Sadly, Ryan knows that better than most. He’s the father of three children, all of whom have spinal muscular atrophy, a type of muscular dystrophy. His daughter passed away when she was just three years old.

“We just want to make their time here enjoyable,” he says. One way he’s done that is by making Halloween costumes for his kids over the years. About six years ago, his oldest son, Keaton, wanted to be a pirate. It was Keaton’s first year using a power wheelchair.

“I looked at his chair and I was like, ‘I bet we could build a pirate ship around his chair.’ So, we did,” Ryan says. “It was really just dressing a kid up for Halloween, but what happened is his experience and our experience was — it really choked me up.”

Sailing down the street in his wheelchair-powered pirate ship, the little boy found more than just acceptance. He was an instant celebrity.

“There’s this barrier between things we see that are different or people that are different. We don’t know how to approach them. Is it OK to talk to them and ask them about why they’re in a chair?” Ryan says. “So, with that costume on his chair, those barriers disappeared and kids didn’t hesitate to come up to him and just the community in general. That barrier, that awkwardness, was gone.”

Seeing his son as the superstar of the neighborhood got Ryan thinking. What if he could do this for other kids and families?

That’s when Magic Wheelchair was born. Just a year old, the non-profit already has costume building teams across the United States, from California to Oregon, to New York and Atlanta. They even have teams in Canada and Chile.

“Our builders are able to go meet with the families, take some pictures, and meet with the kiddo,” Ryan says. “They have a design session and talk to the kid. What do you want us to build? Sky’s the limit.”

When one boy saw his costume — a complete Teenage Mutant Ninja Turtle van — he was shocked.

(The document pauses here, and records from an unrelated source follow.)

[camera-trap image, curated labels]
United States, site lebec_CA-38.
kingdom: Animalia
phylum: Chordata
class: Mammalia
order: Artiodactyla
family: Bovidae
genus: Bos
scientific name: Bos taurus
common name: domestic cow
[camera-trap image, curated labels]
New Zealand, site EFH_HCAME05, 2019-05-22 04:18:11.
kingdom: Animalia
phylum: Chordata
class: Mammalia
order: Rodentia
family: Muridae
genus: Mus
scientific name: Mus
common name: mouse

“He was a huge fan of Ninja Turtles. Out of everything we could build, that’s what he wanted us to build and he came out of the house and was stunned for a second. He just kept saying, ‘This is sick, this is just so sick,'” Ryan recalls. “It was pretty cool to see. To just kind of sit back and watch that happen is one of my favorite things.”

They’ve tackled a T-rex, Mario Karts, a princess carriage, and much more. Now they’re looking into how they can use technology within the costumes to increase the interaction between the kids and the community, especially for those children who can’t speak.

And they are always looking to put smiles on many more faces.

“We just want to keep growing and to keep building,” Ryan says. “Our mission is to build for every kid in a wheelchair, and then when we do that, start over again.”